DOCUMENT SECTION -
= Young Punch =

Japanese band

Young Punch (ヤングパンチ, Yangu panchi) was a Japanese band formed in 1996.

In March 2000, Young Punch and Penpals released their split album, "Young Punch/Penpals", and in April–May went on tour together.

In August of that year, while still with BMG Funhouse, Young Punch founded a new label, FLATURBO. They made their major debut in November with the single "SUNDAY BEST".

The band split up in 2002.

==Members==
- Takafumi Fukui (福井隆史) (Vocals)
- Yoshito Hirai (平井義人) (Bass/Vocals)
- Kentarō Shoda (庄田謙太郎) (Drums/Chorus)

==Discography==

===Singles===
1. YOUNG WORLD (May 25, 1999/Libra Records)
2. NEO KIDS (March 8, 2000/VAP) Oricon #33
3. SUNDAY BEST (October 25, 2000/Arista Japan) Oricon #80
4. DISCONISTA (June 6, 2001/Arista Japan) Recut single
5. Fuwayura (フワユラ) (November 21, 2001/Arista Japan)
6. Love is in the air (May 29, 2002/BMG JAPAN)

SOURCE MATERIAL -

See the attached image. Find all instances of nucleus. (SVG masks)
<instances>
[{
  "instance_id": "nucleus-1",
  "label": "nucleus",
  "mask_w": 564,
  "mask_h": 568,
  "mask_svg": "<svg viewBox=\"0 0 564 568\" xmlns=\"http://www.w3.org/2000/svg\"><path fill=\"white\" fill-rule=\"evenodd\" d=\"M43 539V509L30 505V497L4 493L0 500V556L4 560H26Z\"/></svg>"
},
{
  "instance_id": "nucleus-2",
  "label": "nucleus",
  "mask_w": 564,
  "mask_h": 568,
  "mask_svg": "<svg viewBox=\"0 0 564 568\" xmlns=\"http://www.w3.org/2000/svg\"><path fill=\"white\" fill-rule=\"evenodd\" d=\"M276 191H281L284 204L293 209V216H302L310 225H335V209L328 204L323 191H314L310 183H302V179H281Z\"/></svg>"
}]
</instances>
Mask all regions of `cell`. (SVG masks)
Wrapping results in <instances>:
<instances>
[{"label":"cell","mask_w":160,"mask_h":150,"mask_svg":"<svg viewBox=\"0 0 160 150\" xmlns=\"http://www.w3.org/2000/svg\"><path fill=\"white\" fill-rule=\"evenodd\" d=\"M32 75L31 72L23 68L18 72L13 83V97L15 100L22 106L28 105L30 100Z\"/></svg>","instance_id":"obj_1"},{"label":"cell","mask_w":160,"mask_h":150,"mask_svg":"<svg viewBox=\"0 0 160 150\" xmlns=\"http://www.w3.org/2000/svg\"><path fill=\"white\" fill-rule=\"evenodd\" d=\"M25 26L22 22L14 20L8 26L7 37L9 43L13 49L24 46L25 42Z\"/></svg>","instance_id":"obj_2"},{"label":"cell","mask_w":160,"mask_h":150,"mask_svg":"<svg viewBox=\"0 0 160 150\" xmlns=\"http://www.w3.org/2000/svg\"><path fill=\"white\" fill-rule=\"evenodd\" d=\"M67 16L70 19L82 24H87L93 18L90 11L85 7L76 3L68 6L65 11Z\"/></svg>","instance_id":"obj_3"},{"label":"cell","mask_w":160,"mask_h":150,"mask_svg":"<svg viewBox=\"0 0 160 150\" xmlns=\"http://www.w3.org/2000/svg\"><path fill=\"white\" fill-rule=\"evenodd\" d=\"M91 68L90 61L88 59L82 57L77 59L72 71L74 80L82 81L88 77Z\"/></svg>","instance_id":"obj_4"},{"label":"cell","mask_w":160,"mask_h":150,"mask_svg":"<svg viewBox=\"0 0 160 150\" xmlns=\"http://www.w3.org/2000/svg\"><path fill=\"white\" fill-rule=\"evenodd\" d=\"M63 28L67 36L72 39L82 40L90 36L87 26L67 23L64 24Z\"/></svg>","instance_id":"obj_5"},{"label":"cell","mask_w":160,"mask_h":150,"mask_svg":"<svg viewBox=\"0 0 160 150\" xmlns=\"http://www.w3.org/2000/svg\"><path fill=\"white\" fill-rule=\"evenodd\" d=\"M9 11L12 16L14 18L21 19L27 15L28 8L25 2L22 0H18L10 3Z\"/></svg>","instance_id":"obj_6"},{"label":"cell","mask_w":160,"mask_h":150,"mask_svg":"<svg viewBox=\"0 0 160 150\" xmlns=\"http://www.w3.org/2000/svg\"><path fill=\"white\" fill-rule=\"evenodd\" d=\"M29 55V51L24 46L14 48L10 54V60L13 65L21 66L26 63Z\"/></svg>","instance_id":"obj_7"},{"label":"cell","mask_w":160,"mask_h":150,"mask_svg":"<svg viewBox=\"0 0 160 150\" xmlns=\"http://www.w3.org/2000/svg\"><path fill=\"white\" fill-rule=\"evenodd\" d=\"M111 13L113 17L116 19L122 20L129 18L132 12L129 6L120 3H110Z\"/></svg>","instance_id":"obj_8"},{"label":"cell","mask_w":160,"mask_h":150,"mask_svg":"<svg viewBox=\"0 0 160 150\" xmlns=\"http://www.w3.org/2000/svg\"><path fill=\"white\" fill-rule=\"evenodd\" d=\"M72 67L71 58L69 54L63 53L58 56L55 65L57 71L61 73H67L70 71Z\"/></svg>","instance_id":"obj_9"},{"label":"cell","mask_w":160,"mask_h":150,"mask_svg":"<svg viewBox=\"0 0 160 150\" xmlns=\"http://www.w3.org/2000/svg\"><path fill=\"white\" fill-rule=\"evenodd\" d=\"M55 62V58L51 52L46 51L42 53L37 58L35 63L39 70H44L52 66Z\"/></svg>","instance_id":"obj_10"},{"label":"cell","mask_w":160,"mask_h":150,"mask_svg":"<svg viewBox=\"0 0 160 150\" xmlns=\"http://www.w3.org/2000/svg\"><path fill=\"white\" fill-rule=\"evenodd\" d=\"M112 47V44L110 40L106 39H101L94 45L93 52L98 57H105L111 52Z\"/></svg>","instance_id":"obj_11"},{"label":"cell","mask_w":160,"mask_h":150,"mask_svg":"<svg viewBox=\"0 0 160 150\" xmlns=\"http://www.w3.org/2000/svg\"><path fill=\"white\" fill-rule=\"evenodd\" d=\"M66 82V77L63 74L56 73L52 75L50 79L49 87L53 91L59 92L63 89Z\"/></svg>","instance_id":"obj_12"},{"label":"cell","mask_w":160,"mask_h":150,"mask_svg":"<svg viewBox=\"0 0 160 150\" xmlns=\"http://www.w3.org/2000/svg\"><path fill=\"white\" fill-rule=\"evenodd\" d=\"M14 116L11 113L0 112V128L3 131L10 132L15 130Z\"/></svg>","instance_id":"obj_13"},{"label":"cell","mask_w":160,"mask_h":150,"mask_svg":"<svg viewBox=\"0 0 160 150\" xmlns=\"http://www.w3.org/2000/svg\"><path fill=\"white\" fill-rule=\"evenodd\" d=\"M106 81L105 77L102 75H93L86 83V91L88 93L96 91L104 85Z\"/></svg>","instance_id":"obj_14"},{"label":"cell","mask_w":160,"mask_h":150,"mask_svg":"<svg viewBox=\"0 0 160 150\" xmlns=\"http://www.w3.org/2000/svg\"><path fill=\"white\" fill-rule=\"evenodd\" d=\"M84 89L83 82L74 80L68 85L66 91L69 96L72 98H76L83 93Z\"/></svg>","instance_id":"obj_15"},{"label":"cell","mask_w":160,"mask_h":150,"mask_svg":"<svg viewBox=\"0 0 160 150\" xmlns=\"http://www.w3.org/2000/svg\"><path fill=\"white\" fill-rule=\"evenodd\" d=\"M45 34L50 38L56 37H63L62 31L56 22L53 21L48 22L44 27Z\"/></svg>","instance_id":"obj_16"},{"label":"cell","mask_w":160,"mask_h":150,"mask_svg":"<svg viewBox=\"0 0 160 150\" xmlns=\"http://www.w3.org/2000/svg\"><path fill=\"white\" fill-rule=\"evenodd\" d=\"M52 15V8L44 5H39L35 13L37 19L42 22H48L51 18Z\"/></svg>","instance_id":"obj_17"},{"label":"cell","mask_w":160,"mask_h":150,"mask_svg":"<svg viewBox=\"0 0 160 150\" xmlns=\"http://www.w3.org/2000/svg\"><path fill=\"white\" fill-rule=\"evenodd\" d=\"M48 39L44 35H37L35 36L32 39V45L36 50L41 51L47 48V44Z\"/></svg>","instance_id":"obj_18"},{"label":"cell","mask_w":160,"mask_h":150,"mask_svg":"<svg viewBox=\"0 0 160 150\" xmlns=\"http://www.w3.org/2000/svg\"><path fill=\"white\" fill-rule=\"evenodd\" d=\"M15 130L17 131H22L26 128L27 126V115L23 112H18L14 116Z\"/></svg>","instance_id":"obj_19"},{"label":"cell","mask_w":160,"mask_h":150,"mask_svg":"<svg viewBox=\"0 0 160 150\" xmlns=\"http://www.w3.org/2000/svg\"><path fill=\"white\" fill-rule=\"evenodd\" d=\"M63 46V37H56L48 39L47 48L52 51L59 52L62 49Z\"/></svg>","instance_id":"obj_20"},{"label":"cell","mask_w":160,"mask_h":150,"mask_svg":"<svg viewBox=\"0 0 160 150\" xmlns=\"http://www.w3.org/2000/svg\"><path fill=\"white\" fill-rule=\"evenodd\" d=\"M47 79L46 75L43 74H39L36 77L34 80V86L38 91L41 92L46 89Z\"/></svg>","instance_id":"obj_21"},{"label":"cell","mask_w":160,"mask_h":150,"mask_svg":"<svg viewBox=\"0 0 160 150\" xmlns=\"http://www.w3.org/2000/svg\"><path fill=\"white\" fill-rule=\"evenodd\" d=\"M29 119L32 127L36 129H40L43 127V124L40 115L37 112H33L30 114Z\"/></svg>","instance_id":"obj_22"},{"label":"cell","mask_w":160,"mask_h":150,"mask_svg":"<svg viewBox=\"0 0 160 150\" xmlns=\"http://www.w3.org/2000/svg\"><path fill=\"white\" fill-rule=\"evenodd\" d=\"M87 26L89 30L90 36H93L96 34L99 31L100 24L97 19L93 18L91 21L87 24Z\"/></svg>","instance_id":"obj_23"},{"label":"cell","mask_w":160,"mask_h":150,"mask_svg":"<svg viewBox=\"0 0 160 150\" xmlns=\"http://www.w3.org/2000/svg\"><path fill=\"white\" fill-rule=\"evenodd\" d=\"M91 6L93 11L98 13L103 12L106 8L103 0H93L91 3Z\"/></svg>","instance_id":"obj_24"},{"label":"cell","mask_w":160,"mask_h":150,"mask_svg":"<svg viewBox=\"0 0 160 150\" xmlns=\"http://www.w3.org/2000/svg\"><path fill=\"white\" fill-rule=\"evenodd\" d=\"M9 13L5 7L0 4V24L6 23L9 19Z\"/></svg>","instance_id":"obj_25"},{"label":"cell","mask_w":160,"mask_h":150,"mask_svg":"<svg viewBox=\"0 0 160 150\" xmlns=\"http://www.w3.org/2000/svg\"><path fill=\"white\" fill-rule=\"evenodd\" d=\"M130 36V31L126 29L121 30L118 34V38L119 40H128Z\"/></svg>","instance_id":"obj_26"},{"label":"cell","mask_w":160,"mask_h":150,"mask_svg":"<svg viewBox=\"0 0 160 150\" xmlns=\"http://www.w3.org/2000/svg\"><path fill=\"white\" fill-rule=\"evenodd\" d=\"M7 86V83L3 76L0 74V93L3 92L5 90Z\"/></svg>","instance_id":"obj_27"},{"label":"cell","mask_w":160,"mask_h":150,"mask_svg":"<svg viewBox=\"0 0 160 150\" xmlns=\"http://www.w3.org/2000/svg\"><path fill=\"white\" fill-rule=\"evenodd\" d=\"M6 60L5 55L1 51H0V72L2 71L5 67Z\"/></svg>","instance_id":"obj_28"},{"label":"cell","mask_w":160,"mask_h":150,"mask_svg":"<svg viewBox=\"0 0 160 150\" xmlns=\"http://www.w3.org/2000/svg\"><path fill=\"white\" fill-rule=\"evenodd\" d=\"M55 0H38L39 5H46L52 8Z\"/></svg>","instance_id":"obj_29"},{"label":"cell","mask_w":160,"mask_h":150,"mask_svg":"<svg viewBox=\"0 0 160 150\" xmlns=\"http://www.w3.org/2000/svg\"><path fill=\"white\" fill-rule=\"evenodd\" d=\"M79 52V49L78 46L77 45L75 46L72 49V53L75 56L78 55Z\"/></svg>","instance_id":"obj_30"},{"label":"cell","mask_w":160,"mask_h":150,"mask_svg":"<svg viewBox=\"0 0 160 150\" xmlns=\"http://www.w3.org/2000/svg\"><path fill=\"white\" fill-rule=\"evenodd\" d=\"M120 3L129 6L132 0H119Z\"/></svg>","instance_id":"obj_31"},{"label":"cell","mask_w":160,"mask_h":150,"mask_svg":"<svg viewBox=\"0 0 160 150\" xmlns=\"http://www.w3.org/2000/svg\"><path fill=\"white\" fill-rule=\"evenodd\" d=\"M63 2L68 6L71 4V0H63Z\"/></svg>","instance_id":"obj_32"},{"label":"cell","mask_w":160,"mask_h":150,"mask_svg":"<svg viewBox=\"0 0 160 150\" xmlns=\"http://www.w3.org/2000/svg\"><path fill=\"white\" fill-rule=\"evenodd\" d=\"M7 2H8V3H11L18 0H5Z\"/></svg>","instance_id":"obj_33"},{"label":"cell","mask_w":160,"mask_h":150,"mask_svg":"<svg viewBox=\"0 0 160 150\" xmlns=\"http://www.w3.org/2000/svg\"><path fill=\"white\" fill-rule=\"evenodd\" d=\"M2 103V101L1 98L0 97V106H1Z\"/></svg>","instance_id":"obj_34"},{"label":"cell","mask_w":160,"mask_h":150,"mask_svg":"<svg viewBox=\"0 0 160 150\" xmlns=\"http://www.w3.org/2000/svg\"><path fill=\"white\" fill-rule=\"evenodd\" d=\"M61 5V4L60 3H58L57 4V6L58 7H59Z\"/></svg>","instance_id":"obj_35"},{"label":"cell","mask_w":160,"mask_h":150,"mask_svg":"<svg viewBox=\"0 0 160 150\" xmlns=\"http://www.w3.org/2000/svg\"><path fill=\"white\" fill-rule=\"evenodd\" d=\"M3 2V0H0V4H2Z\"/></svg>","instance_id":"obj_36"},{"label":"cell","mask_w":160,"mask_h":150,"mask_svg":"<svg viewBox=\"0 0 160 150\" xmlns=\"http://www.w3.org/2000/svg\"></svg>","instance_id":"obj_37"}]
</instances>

TASK SET -
A. Answer these about the Young Punch article:
(i) In what year was the band formed?
(ii) What label did the band found in August 2000?
(iii) Which member played drums?
B. Reproduce the stretch of the Young Punch article from "Young Punch (ヤングパンチ, Yangu" through "up in 2002.".

SOLUTIONS PER TASK -
A.
(i) 1996
(ii) FLATURBO
(iii) Kentarō Shoda (庄田謙太郎)

B.
Young Punch (ヤングパンチ, Yangu panchi) was a Japanese band formed in 1996.

In March 2000, Young Punch and Penpals released their split album, "Young Punch/Penpals", and in April–May went on tour together.

In August of that year, while still with BMG Funhouse, Young Punch founded a new label, FLATURBO. They made their major debut in November with the single "SUNDAY BEST".

The band split up in 2002.